Developing Netlink applications in user space typically relies on the libnl or libmnl libraries to avoid dealing directly with tedious system calls and buffer operations. The foundation of this communication is the address structure sockaddr_nl, where the nl_pid field acts as the "port number" concept: set it to 0 when sending to the kernel, but be careful of conflicts in multi-threaded programs using auto-binding, because multiple sockets within the same process that don't manually specify different nl_pid values will lead to receive confusion.

The core of kernel Netlink message handling lies in the message dispatch and callback registration mechanism. The input callback function specified when creating a socket via netlink_kernel_create (like rtnetlink's rtnetlink_rcv) serves as the main entry point, while specific message types (like RTM_NEWLINK) register their handler functions into the kernel's multi-dimensional lookup table via rtnl_register(). When a message arrives, the kernel dispatches it to the corresponding doit (for single operations) or dumpit (for bulk dumps) function based on the protocol number and message type.

The Netlink protocol uses a "header + TLV attributes" binary format to ensure extreme extensibility. The message header nlmsghdr contains the length, type, and sequence number, followed by a payload using TLV (Type-Length-Value) encoding that supports nesting to build complex data structures. The kernel strictly validates incoming attributes for type and length through a predefined nla_policy policy array, and only requests that pass validation are executed, thereby ensuring kernel security.

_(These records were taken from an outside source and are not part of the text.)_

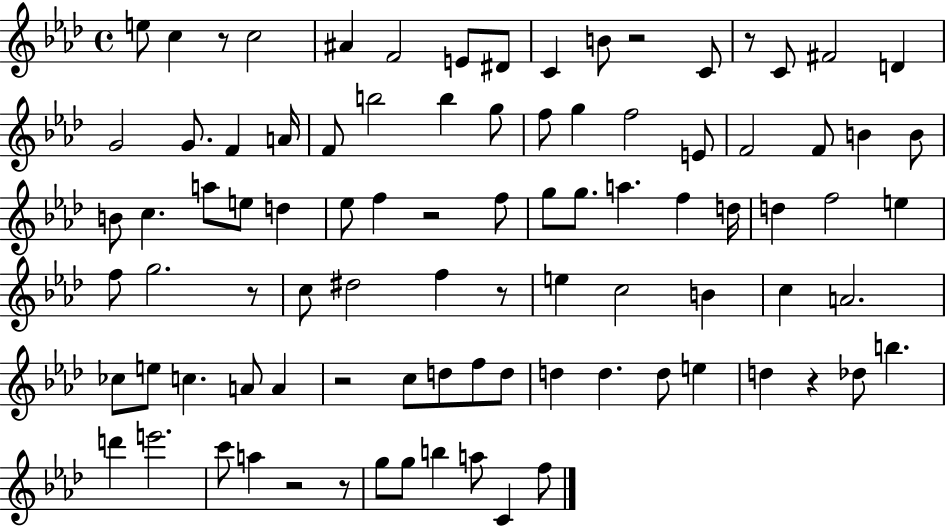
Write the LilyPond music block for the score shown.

{
  \clef treble
  \time 4/4
  \defaultTimeSignature
  \key aes \major
  e''8 c''4 r8 c''2 | ais'4 f'2 e'8 dis'8 | c'4 b'8 r2 c'8 | r8 c'8 fis'2 d'4 | \break g'2 g'8. f'4 a'16 | f'8 b''2 b''4 g''8 | f''8 g''4 f''2 e'8 | f'2 f'8 b'4 b'8 | \break b'8 c''4. a''8 e''8 d''4 | ees''8 f''4 r2 f''8 | g''8 g''8. a''4. f''4 d''16 | d''4 f''2 e''4 | \break f''8 g''2. r8 | c''8 dis''2 f''4 r8 | e''4 c''2 b'4 | c''4 a'2. | \break ces''8 e''8 c''4. a'8 a'4 | r2 c''8 d''8 f''8 d''8 | d''4 d''4. d''8 e''4 | d''4 r4 des''8 b''4. | \break d'''4 e'''2. | c'''8 a''4 r2 r8 | g''8 g''8 b''4 a''8 c'4 f''8 | \bar "|."
}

To address the scarcity of Netlink protocol number resources (only 32 available), the kernel introduced Generic Netlink as a universal multiplexing solution. It occupies only a single protocol number (NETLINK_GENERIC) and uses a "main service desk" called nlctrl to dynamically allocate and manage an unlimited number of sub-families (like nl80211), achieving runtime extension based on string naming. This mechanism allows developers to implement specific kernel module communication interfaces by registering custom genl_family and genl_ops without modifying the core kernel code.